I was equally startled by her question, realizing that this romance wouldn’t be going very far. Of course I had read them. Well, most of them. The others were simply biding their time.

Now there’s also the startling question of just how I found the time to read them, considering I was working fulltime and also writing and submitting to journals intensely on the side. On the other hand, it’s been more than 50 years since I graduated from college, so if I devoured just one book a year, it would add up.

Long ago I discovered that if you ask a classical composer for his favorite composers, or a painter for favorite painters, or writers for their favorites, the list will be filled with names totally new to you. I suppose actors and playwrights and photographers and architects will be just as quirky.
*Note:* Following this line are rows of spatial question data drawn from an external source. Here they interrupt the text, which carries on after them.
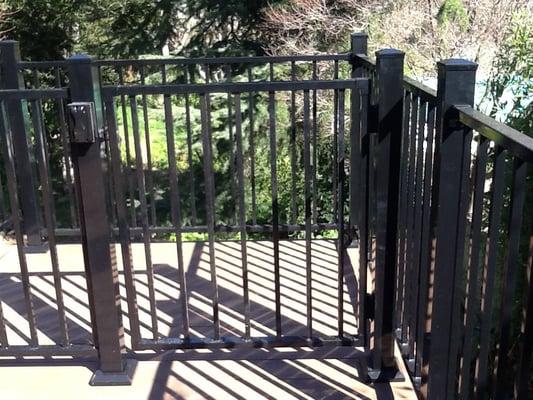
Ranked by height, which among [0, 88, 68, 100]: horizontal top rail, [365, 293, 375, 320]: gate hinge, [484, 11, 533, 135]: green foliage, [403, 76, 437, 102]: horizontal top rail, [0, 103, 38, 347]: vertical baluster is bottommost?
[365, 293, 375, 320]: gate hinge

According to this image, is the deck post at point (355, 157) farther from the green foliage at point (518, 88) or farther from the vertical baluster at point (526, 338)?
the vertical baluster at point (526, 338)

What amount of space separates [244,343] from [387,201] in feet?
3.29

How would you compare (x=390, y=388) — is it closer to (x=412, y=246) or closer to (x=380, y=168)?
(x=412, y=246)

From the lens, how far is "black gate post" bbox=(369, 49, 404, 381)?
2486mm

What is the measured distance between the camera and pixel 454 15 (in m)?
9.41

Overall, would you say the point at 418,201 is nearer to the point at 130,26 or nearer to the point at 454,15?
the point at 454,15

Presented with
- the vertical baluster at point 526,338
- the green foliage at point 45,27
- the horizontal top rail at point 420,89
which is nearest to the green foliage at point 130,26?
the green foliage at point 45,27

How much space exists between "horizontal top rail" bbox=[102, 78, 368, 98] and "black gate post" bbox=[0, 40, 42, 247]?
5.55ft

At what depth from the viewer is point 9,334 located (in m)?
3.31

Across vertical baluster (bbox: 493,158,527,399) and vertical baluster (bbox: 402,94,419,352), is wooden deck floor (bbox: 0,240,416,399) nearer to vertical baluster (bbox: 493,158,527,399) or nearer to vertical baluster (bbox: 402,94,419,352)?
vertical baluster (bbox: 402,94,419,352)

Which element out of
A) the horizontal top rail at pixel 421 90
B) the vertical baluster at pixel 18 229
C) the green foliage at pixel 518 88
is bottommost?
the vertical baluster at pixel 18 229

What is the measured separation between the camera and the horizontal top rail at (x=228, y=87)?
257 cm

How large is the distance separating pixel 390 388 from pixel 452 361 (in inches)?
31.6

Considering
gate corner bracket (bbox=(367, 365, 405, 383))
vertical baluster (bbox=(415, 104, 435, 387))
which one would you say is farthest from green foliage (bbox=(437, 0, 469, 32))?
vertical baluster (bbox=(415, 104, 435, 387))
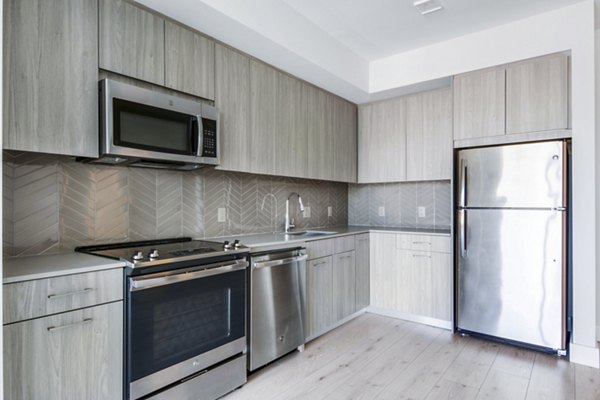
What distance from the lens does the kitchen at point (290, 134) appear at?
5.88 ft

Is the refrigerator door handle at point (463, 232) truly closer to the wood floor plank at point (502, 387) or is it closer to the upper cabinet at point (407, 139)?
the upper cabinet at point (407, 139)

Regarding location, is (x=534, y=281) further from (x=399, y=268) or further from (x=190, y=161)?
(x=190, y=161)

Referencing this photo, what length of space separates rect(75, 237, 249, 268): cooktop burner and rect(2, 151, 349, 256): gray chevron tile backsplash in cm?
7

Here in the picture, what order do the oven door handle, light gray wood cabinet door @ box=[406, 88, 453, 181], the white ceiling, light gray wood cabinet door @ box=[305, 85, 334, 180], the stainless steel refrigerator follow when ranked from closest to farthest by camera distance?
1. the oven door handle
2. the white ceiling
3. the stainless steel refrigerator
4. light gray wood cabinet door @ box=[305, 85, 334, 180]
5. light gray wood cabinet door @ box=[406, 88, 453, 181]

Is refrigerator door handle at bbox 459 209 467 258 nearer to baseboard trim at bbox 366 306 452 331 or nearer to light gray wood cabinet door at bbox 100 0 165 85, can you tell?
baseboard trim at bbox 366 306 452 331

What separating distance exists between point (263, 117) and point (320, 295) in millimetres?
1624

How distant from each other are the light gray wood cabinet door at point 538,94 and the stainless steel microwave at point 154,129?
2.44m

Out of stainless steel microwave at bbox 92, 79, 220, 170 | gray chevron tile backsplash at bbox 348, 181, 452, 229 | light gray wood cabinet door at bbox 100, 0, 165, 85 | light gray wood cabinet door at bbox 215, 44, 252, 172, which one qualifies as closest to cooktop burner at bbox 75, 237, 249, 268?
stainless steel microwave at bbox 92, 79, 220, 170

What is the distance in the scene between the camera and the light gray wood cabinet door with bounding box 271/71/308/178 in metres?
3.06

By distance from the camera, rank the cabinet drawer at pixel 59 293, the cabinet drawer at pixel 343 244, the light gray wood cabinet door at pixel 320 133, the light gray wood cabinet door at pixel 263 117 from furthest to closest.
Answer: the light gray wood cabinet door at pixel 320 133
the cabinet drawer at pixel 343 244
the light gray wood cabinet door at pixel 263 117
the cabinet drawer at pixel 59 293

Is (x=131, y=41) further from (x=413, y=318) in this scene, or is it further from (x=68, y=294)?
(x=413, y=318)

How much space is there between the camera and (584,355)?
260 cm

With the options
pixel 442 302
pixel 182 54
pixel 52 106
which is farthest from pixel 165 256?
pixel 442 302

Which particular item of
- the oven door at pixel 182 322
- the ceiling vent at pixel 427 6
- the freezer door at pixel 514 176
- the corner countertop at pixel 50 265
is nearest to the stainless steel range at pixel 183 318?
the oven door at pixel 182 322
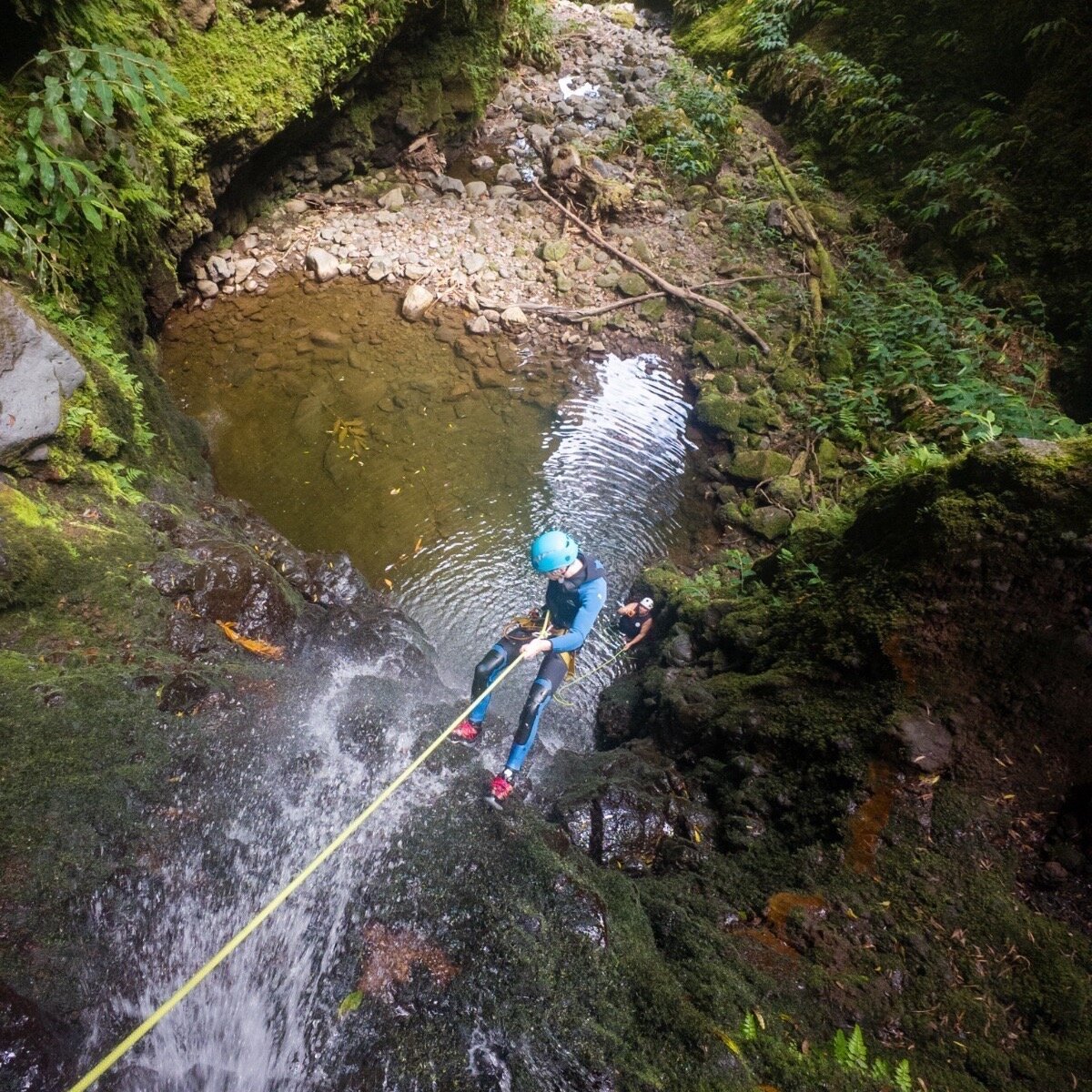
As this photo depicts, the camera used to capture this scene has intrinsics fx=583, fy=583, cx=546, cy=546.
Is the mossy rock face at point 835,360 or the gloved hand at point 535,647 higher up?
the mossy rock face at point 835,360

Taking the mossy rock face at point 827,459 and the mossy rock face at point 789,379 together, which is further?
the mossy rock face at point 789,379

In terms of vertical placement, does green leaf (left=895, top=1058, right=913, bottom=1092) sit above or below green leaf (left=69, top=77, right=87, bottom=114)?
below

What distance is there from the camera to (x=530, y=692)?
452 cm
I hope this weekly list of writers has turned up some new names for you in that manner.

I can think of some bad influences, like William S. Burroughs, Hunter Thompson, and Cormac McCarthy.

And think of others who didn’t make my list, though I’ve admired and enjoyed them – Rilke, Rumi, Bill Stafford, Wallace Stevens, Hermann Hesse, Saul Bellow. It could go on and on.

And a few more who are coming into focus as a to-be-read pile. Ursula LeGuin, Cynthia Orzick, Philip K. Dick …

It even has me pondering the question, Does a writer ever read for mere pleasure?

Who wrote the copy on all those cereal boxes I read as a kid, anyway?

2 thoughts on “Who would be on your list of favorites?

  1. We share some of your favorites. But as far as lesser-known authors I’ve enjoyed recently, here are some of them, in various genres: Gayle Forman (several books), Adam Haslett (Imagine Me Gone), B.A. Shapiro (The Art Forger), Jean Hanff Korelitz (The Plot; and I’m now reading The Latecomer–she’s very talented), Frank Conroy (Body and Soul), Lily King (Writers and Lovers; and I’m now reading Euphoria–very good too), Heather Rose (The Museum of Modern Love–about Marina Abramovic), Kazuo Ishiguro (several books), Brit Bennett (The Vanishing Half), Elizabeth Strout (Olive Kitteridge), Julie Schumacher (the English Experience–funny), David Nicholls (US–also funny), Daniel Goleman and Richard J. Davidson (Altered Traits–a book about the benefits of meditation), and many others

    1. What a wonderful list to add to the next-ahead pile! The fact is that we have so many amazing unknown writers slash voices who deserve attention. Push them as best you can!